Investors believed in the rally. Here is how the 11 sectors of the S&P 500 SPX index,
of the largest US stocks made in the first half of January, as well as data for previous periods:
Vaccines against Covid-19 give hope that the world can return to a normal economic growth trajectory, possibly later in 2021. However, the winter peak in coronavirus cases has led the International Energy Agency to reduce its demand forecast for 2021. Again, the IEA report was released on Tuesday, and the WTI for February delivery CLG1
was up 1.3% for the day.
Of course, it’s easy to give up oil. The short-term trajectory for oil and natural gas inventories can be difficult from here – until the pandemic appears to be over. And in the very long term, the increased use of electric vehicles does not bode well for gasoline demand.
But all the electricity needed for the new electric fleet has to come from somewhere, including from power plants that use fossil fuels. Oil and natural gas producers will continue to power heavy vehicles, planes and ships.
A new form of redlining
Redlining, the old practice of some banks to avoid lending to entire regions, is illegal. But in the world of ESG investing – which stands for environmental, social, and governance – companies try to make sure investors believe they are doing everything they can to avoid supporting activities that harm the environment, while improving society in various ways.

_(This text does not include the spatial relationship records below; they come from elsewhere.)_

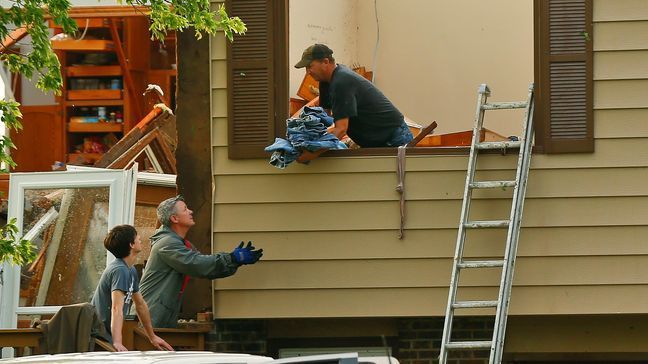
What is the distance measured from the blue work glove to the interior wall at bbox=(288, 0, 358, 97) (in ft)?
5.85

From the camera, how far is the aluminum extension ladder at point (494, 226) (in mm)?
9688

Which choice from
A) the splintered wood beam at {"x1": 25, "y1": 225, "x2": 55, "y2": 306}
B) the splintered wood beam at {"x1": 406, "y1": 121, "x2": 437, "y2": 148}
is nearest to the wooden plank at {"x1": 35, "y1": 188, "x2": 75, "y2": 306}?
the splintered wood beam at {"x1": 25, "y1": 225, "x2": 55, "y2": 306}

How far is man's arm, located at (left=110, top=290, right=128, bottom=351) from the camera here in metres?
9.17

This has led many major US banks, including Morgan Stanley MS,
Wells Fargo & Co. WFC,
Goldman Sachs Group Inc. SG,
JP Morgan Chase & Co. JPM,
and more recently Bank of America Corp. BAC,
to decide not to financially support the activities of oil drillers in the Arctic National Wildlife Refuge (ANWR) in Alaska.
The Biden administration could try to overturn President Trump’s decision to open the drilling in the ANWR. But that doesn’t mean the big banks won’t cut back on lending to oil companies that are drilling in other areas.
In his January 15 daily energy report, Phil Flynn, senior market analyst at Price Futures Group, wrote that small shale oil producers would bear the brunt of banks’ reluctance to lend to the industry.
“In other words, the ridiculed ‘Big Oil’ will grow bigger and stronger as small independent companies crumble under the weight of more regulations and the inability to raise capital,” he said. he wrote.
Wall Street’s Favorite Oil Stocks
So what does all of this mean for investors? You have the commodities – oil and natural gas – that are under tremendous pressure. The price of crude oil is less than half of what it was not that long ago. Meanwhile, US shale producers faced a great chance of failing to break even last year. Looking ahead, OPEC countries and Russia are motivated to keep pushing up prices by managing supply.
When the pandemic finally ends, a euphoric backlash in the market could cause oil to skyrocket even from current levels. Sustained economic growth could also support significantly higher prices.
Looking at the S&P 500, there are 25 energy stocks. Here are all of them, ranked by percentage of “buy” or equivalent ratings among Wall Street analysts. The table includes consensus price targets.
The table has a lot of data – you’ll have to scroll down to see it.
In addition to the odds information, there are 12 month price targets. Some of the targets are not much higher than current stock prices, even for companies with the highest “buy” or equivalent ratings. One year may not be long enough for a price target for a long-term investor, especially when looking at a commodity recovery game that depends, in part, on the end of the pandemic.
Dividend yields are included in the table. Exxon Mobil Corp. shares XOM,
have a yield of 7.27%. The company surprised at least some investors by not cutting its dividend during the pandemic, even when oil prices were much lower. Exxon’s rival, Chevron Corp. CLC,
Also sports an attractive dividend yield – 5.60% – with a much lower long-term debt-to-equity ratio (the far right column on the chart).